--- Start Records for this exercise ---
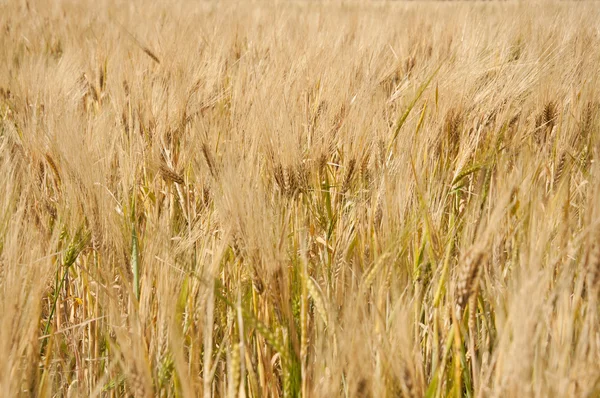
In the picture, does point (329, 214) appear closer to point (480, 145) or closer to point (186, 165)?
point (186, 165)

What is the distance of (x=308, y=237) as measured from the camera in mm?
891

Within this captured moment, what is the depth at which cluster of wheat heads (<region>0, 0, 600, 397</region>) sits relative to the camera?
0.48 metres

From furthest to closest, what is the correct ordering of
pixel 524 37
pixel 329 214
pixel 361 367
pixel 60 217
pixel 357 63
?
pixel 524 37 < pixel 357 63 < pixel 329 214 < pixel 60 217 < pixel 361 367

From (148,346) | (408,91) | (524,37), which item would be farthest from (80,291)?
(524,37)

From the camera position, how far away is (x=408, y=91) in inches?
48.9

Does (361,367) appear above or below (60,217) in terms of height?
below

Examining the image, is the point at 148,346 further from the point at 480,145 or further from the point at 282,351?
the point at 480,145

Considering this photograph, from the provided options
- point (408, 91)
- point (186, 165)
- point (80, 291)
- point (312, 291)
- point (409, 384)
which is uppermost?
point (408, 91)

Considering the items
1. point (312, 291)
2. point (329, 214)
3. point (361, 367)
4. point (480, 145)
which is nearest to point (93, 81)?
point (329, 214)

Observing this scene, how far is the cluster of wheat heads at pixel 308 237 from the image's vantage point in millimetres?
479

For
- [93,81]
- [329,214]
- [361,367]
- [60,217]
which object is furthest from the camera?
[93,81]

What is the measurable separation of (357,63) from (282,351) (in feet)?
4.13

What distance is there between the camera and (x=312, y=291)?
0.54m

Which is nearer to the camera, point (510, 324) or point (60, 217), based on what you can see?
point (510, 324)
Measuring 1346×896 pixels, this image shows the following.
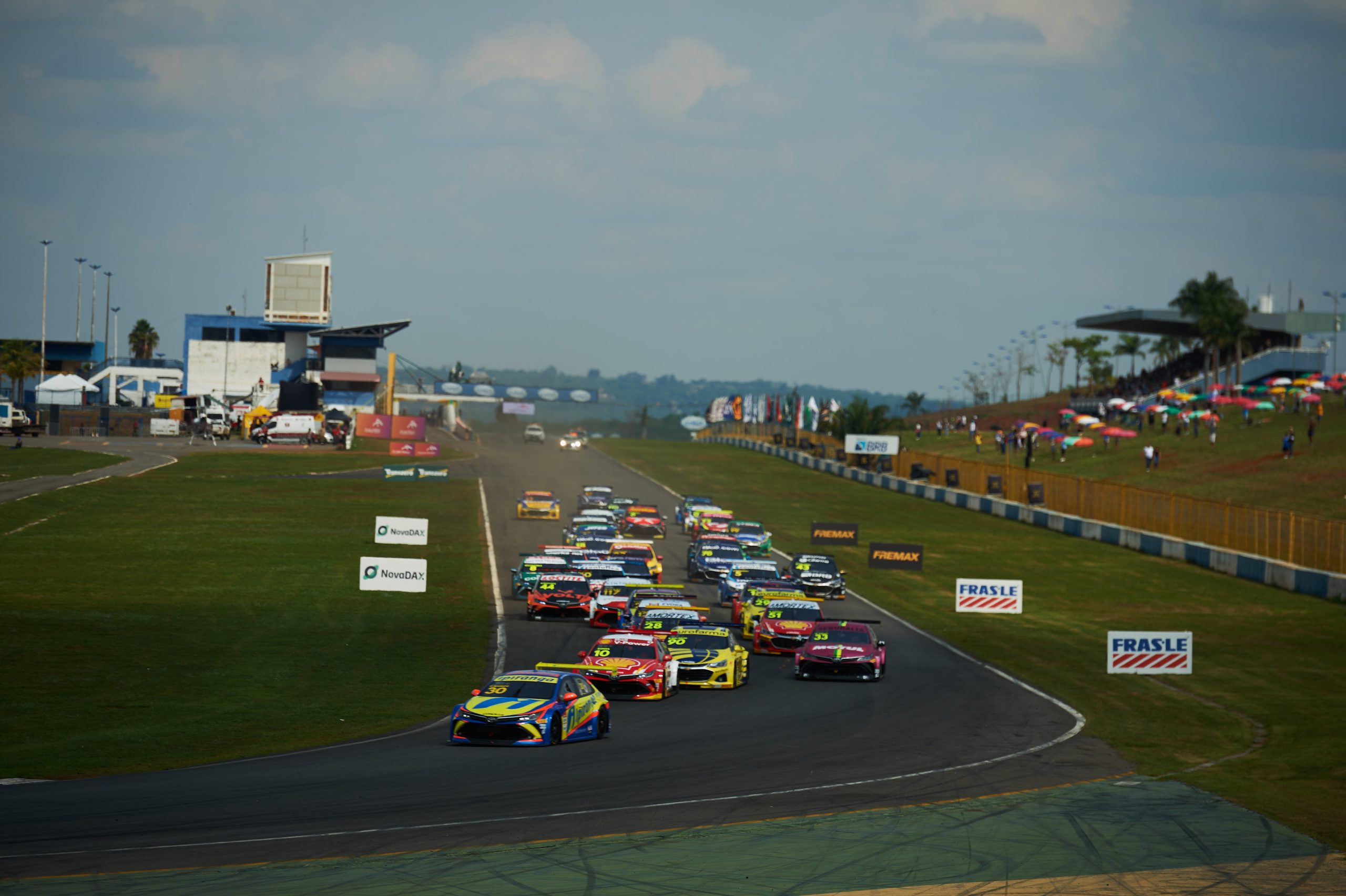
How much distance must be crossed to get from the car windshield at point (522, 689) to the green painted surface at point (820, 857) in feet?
21.5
--- End Records for this exercise ---
* **Your goal**
Reproduce all of the entries above word for word, but leave out the pictures.

* **Reply**
In the picture, does point (329, 214) appear closer to point (480, 145) or closer to point (186, 165)?
point (186, 165)

What is the distance of (x=308, y=237) as measured from the camera in mm?
891

Within this captured moment, what is the depth at which cluster of wheat heads (<region>0, 0, 600, 397</region>) sits relative to the camera?
0.48 metres

From furthest to closest, what is the correct ordering of
pixel 524 37
pixel 329 214
pixel 361 367
pixel 60 217
pixel 357 63
?
pixel 524 37 < pixel 357 63 < pixel 329 214 < pixel 60 217 < pixel 361 367

From (148,346) | (408,91) | (524,37), which item would be farthest from (80,291)?
(524,37)

From the camera position, how far away is (x=408, y=91) in inches?
48.9

Does (361,367) appear above or below (60,217) in terms of height?
below

Examining the image, is the point at 148,346 further from the point at 480,145 or further from the point at 282,351?
the point at 480,145

Considering this photograph, from the provided options
- point (408, 91)
- point (186, 165)
- point (80, 291)
- point (312, 291)
- point (409, 384)
which is uppermost?
point (408, 91)

Considering the items
1. point (312, 291)
2. point (329, 214)
3. point (361, 367)
4. point (480, 145)
which is nearest to point (93, 81)?
point (329, 214)

Observing this scene, how far is the cluster of wheat heads at pixel 308 237 from the image's vantage point in millimetres?
479

For
- [93,81]
- [329,214]
- [361,367]
- [60,217]
which object is furthest from the camera?
[93,81]

What is the measurable separation of (357,63) from (282,351) (in feet)?
4.13

What distance is there between the camera and (x=312, y=291)?
0.54m

Which is nearer to the camera, point (510, 324) or point (60, 217), based on what you can see?
point (510, 324)
Measuring 1346×896 pixels, this image shows the following.
How much distance must be crossed to get from the car windshield at point (522, 689) to the green painted surface at point (820, 857) in feet?
21.5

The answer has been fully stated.